The article you provide is a sad commentary on our times. It is true: many young people are leaving organized religion all together. Fewer marriages occur in the church, and when they do, no one knows what to say or do because it has been so long since they have been to church.
Rather than focusing on the decline, we should focus on the positive. Even though there are fewer young people coming to church, there are some, and they have chosen to be a part of the Catholic Church. There are youth movements in the church that are going strong. Think about all the young adults at the SEEK conference at the beginning of January. This is a sign of hope. It's imperative for us to find out why those young people, and our young couples, who have three or five kids, have chosen to practice their faith.
The Catholic Church is re-orienting herself and seeking to make herself relevant to young people. We see initiatives through the book Rebuilt, with Sherry Weddell's Intentional Disciples, and the Alpha programs. The solution will not come overnight. It will be a slow, gradual change. In my opinion we need to start working on forming the people who are in our pews. Teaching them how to pray and evangelize. By working within, we can then work to the outside.

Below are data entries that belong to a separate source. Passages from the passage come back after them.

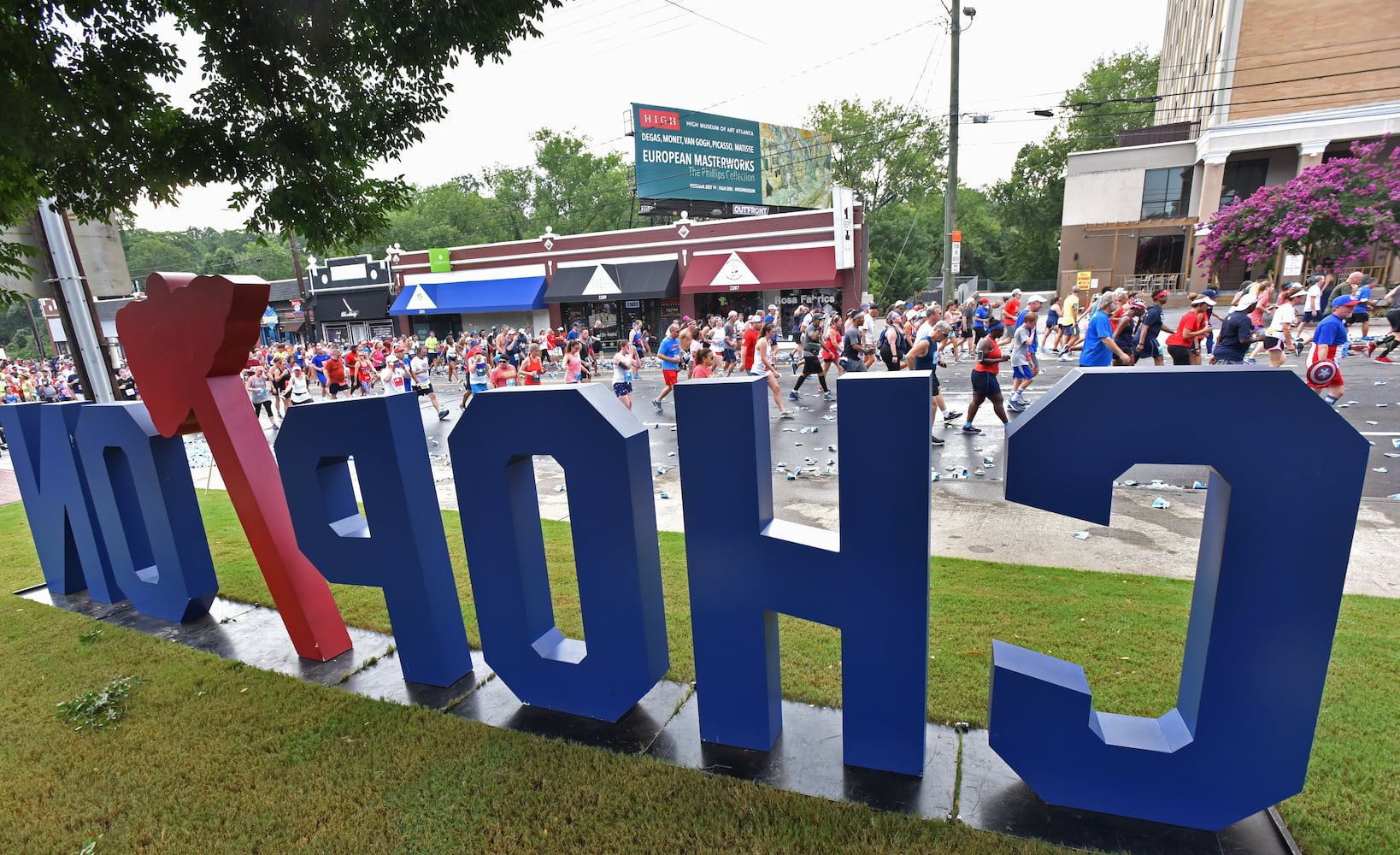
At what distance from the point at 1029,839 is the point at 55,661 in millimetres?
5858

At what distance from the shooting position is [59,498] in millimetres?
5035

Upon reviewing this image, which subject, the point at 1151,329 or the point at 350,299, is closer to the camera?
the point at 1151,329

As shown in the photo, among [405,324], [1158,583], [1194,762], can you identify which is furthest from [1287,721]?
[405,324]

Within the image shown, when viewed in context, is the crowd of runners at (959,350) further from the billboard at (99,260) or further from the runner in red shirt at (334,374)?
the billboard at (99,260)

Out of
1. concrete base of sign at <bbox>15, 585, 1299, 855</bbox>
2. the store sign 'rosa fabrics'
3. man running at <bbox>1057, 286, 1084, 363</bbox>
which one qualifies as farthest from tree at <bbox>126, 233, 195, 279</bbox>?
concrete base of sign at <bbox>15, 585, 1299, 855</bbox>

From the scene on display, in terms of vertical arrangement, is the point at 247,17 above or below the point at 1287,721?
above

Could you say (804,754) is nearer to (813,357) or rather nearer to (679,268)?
(813,357)

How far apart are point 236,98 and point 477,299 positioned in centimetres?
2842

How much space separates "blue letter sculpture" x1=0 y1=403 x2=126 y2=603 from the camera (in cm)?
486

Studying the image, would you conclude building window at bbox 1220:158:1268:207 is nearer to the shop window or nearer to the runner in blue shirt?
the shop window

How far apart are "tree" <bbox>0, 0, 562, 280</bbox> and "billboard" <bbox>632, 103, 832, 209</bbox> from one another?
27.4 metres

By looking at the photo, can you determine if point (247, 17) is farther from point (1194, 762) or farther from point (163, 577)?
point (1194, 762)

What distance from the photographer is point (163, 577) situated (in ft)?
15.2

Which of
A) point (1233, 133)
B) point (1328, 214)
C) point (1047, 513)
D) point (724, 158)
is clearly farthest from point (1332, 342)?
point (724, 158)
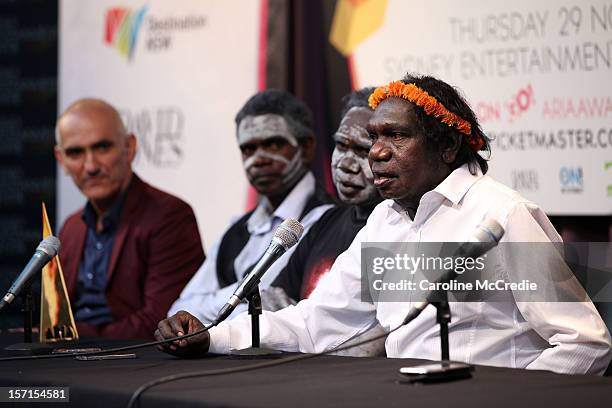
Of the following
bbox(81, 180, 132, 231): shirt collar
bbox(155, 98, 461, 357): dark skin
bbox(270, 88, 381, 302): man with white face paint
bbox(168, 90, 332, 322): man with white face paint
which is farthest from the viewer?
bbox(81, 180, 132, 231): shirt collar

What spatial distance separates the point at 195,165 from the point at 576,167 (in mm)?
2232

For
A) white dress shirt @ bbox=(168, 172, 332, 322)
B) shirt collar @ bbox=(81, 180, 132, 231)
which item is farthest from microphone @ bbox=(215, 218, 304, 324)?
shirt collar @ bbox=(81, 180, 132, 231)

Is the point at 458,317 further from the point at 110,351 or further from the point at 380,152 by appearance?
the point at 110,351

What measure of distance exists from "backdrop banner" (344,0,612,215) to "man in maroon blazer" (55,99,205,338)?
127 centimetres

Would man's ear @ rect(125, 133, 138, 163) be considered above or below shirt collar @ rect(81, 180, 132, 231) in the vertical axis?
above

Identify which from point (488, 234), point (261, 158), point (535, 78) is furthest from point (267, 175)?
point (488, 234)

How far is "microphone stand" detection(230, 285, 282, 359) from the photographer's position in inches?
118

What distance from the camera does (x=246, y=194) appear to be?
5.93m

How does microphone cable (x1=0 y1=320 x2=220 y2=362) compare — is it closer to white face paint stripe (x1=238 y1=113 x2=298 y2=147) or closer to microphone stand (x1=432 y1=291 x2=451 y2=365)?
microphone stand (x1=432 y1=291 x2=451 y2=365)

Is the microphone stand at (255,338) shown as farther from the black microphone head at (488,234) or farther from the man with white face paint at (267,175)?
the man with white face paint at (267,175)

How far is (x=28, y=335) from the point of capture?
3537mm

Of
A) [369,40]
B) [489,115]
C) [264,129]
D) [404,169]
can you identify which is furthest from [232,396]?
[369,40]

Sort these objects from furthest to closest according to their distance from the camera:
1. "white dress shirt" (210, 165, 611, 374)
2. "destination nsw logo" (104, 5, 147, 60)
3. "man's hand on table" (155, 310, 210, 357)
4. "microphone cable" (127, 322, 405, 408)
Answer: "destination nsw logo" (104, 5, 147, 60)
"man's hand on table" (155, 310, 210, 357)
"white dress shirt" (210, 165, 611, 374)
"microphone cable" (127, 322, 405, 408)

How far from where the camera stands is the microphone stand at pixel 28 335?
3.39m
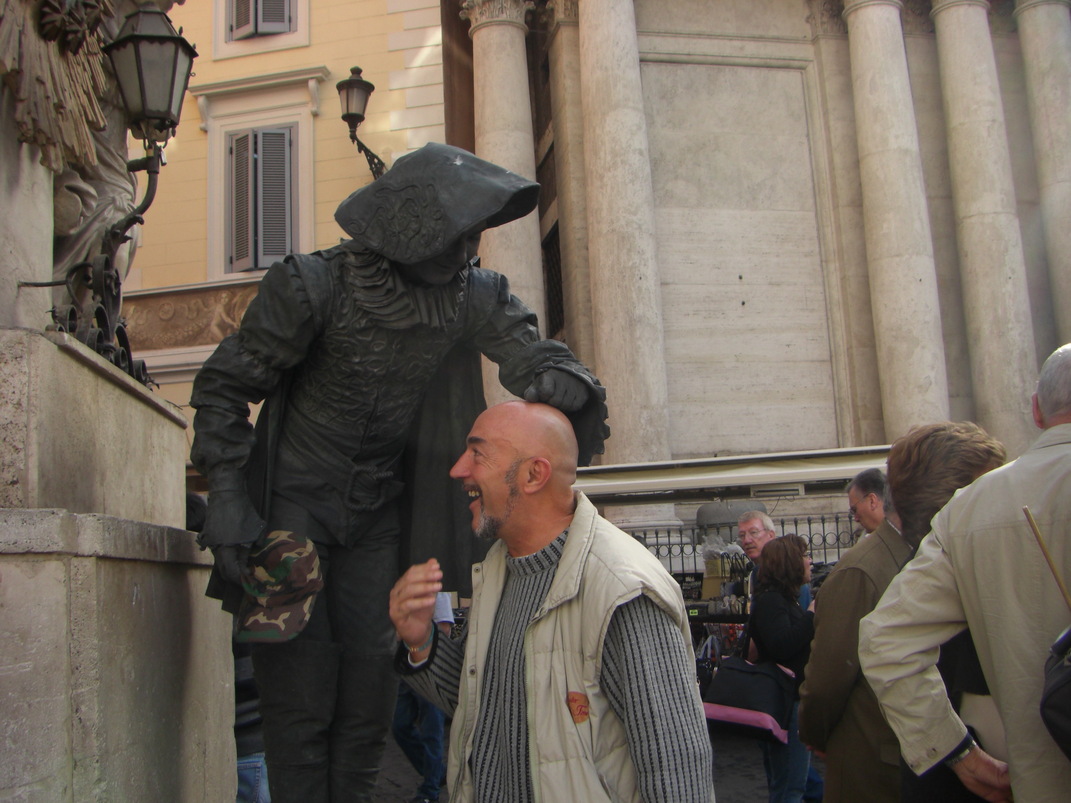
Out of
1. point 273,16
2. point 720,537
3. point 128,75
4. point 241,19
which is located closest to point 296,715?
point 128,75

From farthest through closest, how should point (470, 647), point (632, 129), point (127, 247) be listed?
point (632, 129)
point (127, 247)
point (470, 647)

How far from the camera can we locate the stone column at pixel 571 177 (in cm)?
1384

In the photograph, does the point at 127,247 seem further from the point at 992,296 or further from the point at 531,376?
the point at 992,296

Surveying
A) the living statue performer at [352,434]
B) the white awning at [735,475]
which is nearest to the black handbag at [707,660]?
the white awning at [735,475]

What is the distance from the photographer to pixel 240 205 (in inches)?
621

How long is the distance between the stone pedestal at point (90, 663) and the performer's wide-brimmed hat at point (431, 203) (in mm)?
930

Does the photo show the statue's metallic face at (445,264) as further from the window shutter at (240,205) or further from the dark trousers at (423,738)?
the window shutter at (240,205)

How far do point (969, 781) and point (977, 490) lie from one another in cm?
64

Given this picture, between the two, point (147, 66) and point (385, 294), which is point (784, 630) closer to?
point (385, 294)

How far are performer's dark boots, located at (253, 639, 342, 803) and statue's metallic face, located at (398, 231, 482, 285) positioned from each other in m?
0.97

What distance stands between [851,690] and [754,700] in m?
2.02

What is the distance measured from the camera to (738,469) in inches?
412

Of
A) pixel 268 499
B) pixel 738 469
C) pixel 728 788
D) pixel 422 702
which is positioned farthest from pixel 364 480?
pixel 738 469

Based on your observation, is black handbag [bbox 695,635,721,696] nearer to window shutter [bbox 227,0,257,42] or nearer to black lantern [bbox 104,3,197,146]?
black lantern [bbox 104,3,197,146]
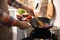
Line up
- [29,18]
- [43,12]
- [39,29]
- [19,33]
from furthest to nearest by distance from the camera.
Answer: [43,12], [19,33], [29,18], [39,29]

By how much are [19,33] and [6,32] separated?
9.8 inches

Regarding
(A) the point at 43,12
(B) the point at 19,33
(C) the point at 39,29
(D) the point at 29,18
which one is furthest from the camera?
(A) the point at 43,12

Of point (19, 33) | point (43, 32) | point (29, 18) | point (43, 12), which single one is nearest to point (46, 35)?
point (43, 32)

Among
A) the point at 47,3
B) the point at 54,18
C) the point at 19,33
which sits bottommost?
the point at 19,33

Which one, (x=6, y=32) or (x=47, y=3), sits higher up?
(x=47, y=3)

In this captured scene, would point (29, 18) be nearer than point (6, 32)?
No

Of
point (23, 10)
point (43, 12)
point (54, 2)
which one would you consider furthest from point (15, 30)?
point (54, 2)

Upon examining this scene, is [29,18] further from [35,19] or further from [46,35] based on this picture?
[46,35]

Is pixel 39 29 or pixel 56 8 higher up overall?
pixel 56 8

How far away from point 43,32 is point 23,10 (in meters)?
0.41

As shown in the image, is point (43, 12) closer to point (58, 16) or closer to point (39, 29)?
point (58, 16)

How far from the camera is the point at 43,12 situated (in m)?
1.33

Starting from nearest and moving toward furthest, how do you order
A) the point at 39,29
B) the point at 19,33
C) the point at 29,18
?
the point at 39,29 < the point at 29,18 < the point at 19,33

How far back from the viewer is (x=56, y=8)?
1236 millimetres
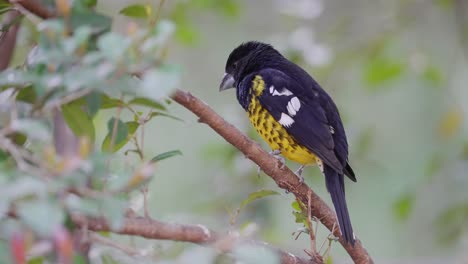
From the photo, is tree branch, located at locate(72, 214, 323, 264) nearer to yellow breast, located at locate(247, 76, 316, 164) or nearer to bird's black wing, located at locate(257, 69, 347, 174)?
bird's black wing, located at locate(257, 69, 347, 174)

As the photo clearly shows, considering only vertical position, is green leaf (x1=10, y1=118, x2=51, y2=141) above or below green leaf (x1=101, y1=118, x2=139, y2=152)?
below

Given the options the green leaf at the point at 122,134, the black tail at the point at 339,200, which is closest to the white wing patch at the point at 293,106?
the black tail at the point at 339,200

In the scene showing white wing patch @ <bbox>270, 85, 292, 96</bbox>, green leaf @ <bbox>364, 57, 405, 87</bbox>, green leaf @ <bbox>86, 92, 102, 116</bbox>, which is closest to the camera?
green leaf @ <bbox>86, 92, 102, 116</bbox>

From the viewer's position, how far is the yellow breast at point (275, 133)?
3334mm

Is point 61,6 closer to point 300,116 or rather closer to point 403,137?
point 300,116

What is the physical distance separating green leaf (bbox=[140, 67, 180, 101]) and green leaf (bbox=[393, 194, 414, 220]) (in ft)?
11.2

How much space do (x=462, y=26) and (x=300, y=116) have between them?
2444mm

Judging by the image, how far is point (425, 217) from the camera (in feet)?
17.8

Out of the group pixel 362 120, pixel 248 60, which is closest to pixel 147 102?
pixel 248 60

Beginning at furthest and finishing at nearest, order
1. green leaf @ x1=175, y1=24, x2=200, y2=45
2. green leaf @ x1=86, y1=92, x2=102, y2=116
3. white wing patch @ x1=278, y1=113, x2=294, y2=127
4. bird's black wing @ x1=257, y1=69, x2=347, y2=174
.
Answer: green leaf @ x1=175, y1=24, x2=200, y2=45 → white wing patch @ x1=278, y1=113, x2=294, y2=127 → bird's black wing @ x1=257, y1=69, x2=347, y2=174 → green leaf @ x1=86, y1=92, x2=102, y2=116

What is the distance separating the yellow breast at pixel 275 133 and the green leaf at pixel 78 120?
1.40m

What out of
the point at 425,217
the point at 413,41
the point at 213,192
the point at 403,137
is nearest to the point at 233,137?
the point at 213,192

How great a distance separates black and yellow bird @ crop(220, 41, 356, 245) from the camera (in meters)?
3.19

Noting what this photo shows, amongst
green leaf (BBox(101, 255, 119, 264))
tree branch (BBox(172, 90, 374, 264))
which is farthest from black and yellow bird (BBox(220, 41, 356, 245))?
green leaf (BBox(101, 255, 119, 264))
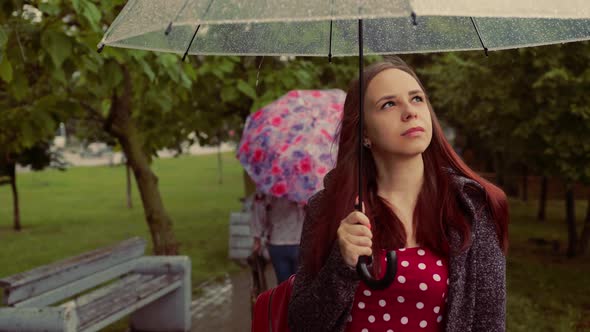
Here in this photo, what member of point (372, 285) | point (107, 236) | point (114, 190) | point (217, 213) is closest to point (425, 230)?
point (372, 285)

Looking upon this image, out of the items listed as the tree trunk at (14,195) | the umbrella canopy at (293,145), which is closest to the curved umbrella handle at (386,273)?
the umbrella canopy at (293,145)

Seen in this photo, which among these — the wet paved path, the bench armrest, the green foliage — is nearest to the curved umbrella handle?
the bench armrest

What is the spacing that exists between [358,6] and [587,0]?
74 centimetres

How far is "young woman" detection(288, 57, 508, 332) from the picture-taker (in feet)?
7.15

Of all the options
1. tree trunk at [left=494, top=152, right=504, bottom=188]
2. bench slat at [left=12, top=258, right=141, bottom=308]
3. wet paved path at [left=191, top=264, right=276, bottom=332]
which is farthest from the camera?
tree trunk at [left=494, top=152, right=504, bottom=188]

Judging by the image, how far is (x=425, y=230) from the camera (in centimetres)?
230

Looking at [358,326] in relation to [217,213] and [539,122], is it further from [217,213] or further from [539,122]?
[217,213]

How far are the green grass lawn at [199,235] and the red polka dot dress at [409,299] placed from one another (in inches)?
228

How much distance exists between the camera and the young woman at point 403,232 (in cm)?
218

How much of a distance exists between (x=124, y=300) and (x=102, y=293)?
20cm

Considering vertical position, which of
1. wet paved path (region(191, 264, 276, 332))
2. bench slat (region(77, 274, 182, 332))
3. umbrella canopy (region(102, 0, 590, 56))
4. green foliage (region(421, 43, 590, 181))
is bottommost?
wet paved path (region(191, 264, 276, 332))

Thinking about our culture and departure from faith makes me think of Mary's messages she spoke in so many places calling us to conversion, the Eucharist and confession. It saddens me that many people in our Catholic tradition are departing from that. Also, the fact that Protestants have no devotion to Mary (for the most part) also saddens me because of the great help she is to us by her prayers, and even by her words through private revelation.